> _WORK INSTRUCTIONS_: Copy every line of the data below verbatim, leaving nothing out and changing nothing.
_ _ _ _
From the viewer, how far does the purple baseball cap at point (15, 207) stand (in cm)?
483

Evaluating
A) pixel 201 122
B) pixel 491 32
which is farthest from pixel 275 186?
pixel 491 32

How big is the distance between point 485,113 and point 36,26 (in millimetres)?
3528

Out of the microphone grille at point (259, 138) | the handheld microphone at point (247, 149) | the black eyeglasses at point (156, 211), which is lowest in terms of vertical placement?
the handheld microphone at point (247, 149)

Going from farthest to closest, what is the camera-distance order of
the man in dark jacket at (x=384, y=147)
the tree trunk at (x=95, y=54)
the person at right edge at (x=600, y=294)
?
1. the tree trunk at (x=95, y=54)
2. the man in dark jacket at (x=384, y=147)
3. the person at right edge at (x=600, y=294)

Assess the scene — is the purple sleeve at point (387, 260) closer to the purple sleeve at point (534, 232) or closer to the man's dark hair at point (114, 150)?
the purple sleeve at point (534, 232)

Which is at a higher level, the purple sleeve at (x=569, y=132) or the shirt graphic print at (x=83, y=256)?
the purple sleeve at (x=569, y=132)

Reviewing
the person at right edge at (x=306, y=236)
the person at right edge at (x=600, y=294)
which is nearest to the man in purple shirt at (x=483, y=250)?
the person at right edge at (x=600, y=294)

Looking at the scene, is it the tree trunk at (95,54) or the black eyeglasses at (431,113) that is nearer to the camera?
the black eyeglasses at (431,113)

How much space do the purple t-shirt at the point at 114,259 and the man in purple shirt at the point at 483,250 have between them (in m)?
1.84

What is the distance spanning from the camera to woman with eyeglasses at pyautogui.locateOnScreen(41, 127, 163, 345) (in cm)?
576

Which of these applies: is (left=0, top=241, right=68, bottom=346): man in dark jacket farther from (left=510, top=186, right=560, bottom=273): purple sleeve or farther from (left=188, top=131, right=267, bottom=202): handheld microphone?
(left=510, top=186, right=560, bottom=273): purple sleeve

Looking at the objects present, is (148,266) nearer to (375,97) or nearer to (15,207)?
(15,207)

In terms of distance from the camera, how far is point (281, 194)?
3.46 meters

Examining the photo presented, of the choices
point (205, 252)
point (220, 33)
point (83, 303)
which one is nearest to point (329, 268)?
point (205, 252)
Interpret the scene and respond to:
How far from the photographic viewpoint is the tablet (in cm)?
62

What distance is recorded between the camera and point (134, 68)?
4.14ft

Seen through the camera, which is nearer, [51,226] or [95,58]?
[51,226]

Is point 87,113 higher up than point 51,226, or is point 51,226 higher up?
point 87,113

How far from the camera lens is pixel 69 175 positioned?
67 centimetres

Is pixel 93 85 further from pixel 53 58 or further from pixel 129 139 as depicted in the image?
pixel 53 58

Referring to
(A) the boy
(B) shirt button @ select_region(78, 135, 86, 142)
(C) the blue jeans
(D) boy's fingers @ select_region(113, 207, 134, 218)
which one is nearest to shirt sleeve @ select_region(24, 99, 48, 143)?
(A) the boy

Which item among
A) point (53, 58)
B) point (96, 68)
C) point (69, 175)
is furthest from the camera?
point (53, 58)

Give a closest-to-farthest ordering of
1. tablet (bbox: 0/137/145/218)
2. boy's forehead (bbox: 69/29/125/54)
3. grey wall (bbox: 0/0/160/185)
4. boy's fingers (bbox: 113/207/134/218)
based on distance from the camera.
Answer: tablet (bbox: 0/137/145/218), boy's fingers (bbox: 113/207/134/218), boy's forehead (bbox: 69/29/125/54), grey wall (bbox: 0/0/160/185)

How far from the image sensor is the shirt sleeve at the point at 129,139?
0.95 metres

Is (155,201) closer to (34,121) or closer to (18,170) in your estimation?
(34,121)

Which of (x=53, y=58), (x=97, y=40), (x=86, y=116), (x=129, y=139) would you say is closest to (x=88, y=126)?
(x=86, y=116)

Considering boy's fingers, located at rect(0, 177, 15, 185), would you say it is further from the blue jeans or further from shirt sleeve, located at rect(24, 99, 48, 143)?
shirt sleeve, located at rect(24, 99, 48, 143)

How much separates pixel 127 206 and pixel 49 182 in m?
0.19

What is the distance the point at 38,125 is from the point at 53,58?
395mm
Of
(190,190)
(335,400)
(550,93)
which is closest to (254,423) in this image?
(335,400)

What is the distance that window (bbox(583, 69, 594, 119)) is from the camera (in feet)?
_ _ _ _
> _WRITTEN ANSWER_:
From the viewer, how far does the purple baseball cap at point (15, 207) stand (in cm)?
483

Evaluating
A) pixel 201 122
B) pixel 491 32
which is farthest from pixel 275 186?
pixel 491 32

How big is the distance between point 485,113 and point 36,26 (in millimetres)?
3528

Out of the microphone grille at point (259, 138) | the handheld microphone at point (247, 149) | the black eyeglasses at point (156, 211), which is lowest in terms of vertical placement?
the handheld microphone at point (247, 149)

Going from farthest to closest, what is the camera-distance order of
the man in dark jacket at (x=384, y=147)
the tree trunk at (x=95, y=54)
the person at right edge at (x=600, y=294)
?
1. the tree trunk at (x=95, y=54)
2. the man in dark jacket at (x=384, y=147)
3. the person at right edge at (x=600, y=294)

Assess the scene — is the purple sleeve at point (387, 260) closer to the purple sleeve at point (534, 232) or closer to the man's dark hair at point (114, 150)?
the purple sleeve at point (534, 232)

Which is at a higher level, the purple sleeve at (x=569, y=132) or the shirt graphic print at (x=83, y=256)?
the purple sleeve at (x=569, y=132)

Reviewing
the person at right edge at (x=306, y=236)
the person at right edge at (x=600, y=294)
which is nearest to the man in purple shirt at (x=483, y=250)?
the person at right edge at (x=600, y=294)

Looking at the scene, is it the tree trunk at (95,54) or the black eyeglasses at (431,113) that is nearer to the camera?
the black eyeglasses at (431,113)

How much space do the purple t-shirt at the point at 114,259 and the man in purple shirt at the point at 483,250 have between them (in m)?
1.84

What is the distance spanning from the camera to woman with eyeglasses at pyautogui.locateOnScreen(41, 127, 163, 345) (in cm)?
576

Which of these applies: is (left=0, top=241, right=68, bottom=346): man in dark jacket farther from (left=510, top=186, right=560, bottom=273): purple sleeve or farther from (left=188, top=131, right=267, bottom=202): handheld microphone?
(left=510, top=186, right=560, bottom=273): purple sleeve

Looking at the objects present, is (148,266) nearer to (375,97) or nearer to (15,207)?
(15,207)

In terms of distance from the camera, how far is point (281, 194)?
3.46 meters

Examining the photo presented, of the choices
point (205, 252)
point (220, 33)
point (83, 303)
which one is nearest to point (329, 268)?
point (205, 252)
Interpret the scene and respond to:
How far from the photographic viewpoint is the tablet (in cm)?
62

What distance is recorded between the camera and point (134, 68)?
4.14ft

Seen through the camera, which is nearer, [51,226] or [95,58]?
[51,226]

Is point 87,113 higher up than point 51,226, or is point 51,226 higher up?
point 87,113

How far from the camera lens is pixel 69 175 positioned?
67 centimetres

Is pixel 93 85 further from pixel 53 58 or further from pixel 129 139 as depicted in the image?
pixel 53 58

Referring to
(A) the boy
(B) shirt button @ select_region(78, 135, 86, 142)
(C) the blue jeans
(D) boy's fingers @ select_region(113, 207, 134, 218)
which one is nearest to shirt sleeve @ select_region(24, 99, 48, 143)?
(A) the boy

Which item among
A) point (53, 58)
B) point (96, 68)
C) point (69, 175)
is furthest from the camera?
point (53, 58)

Give a closest-to-farthest ordering of
1. tablet (bbox: 0/137/145/218)
2. boy's forehead (bbox: 69/29/125/54)
3. grey wall (bbox: 0/0/160/185)
4. boy's fingers (bbox: 113/207/134/218)
based on distance from the camera.
Answer: tablet (bbox: 0/137/145/218), boy's fingers (bbox: 113/207/134/218), boy's forehead (bbox: 69/29/125/54), grey wall (bbox: 0/0/160/185)

How far from the image sensor is the shirt sleeve at the point at 129,139?
0.95 metres

Is (155,201) closer to (34,121) or closer to (18,170) in your estimation?
(34,121)

Which of (x=53, y=58), (x=97, y=40), (x=86, y=116), (x=129, y=139) would you say is closest to (x=88, y=126)?
(x=86, y=116)

Considering boy's fingers, located at rect(0, 177, 15, 185), would you say it is further from the blue jeans or further from shirt sleeve, located at rect(24, 99, 48, 143)?
shirt sleeve, located at rect(24, 99, 48, 143)

How much separates pixel 127 206 and pixel 49 182 in m?
0.19

What is the distance the point at 38,125 is from the point at 53,58?
395mm
Of
(190,190)
(335,400)
(550,93)
which is closest to (254,423) in this image?
(335,400)

What is the distance that window (bbox(583, 69, 594, 119)) is from the camera (in feet)?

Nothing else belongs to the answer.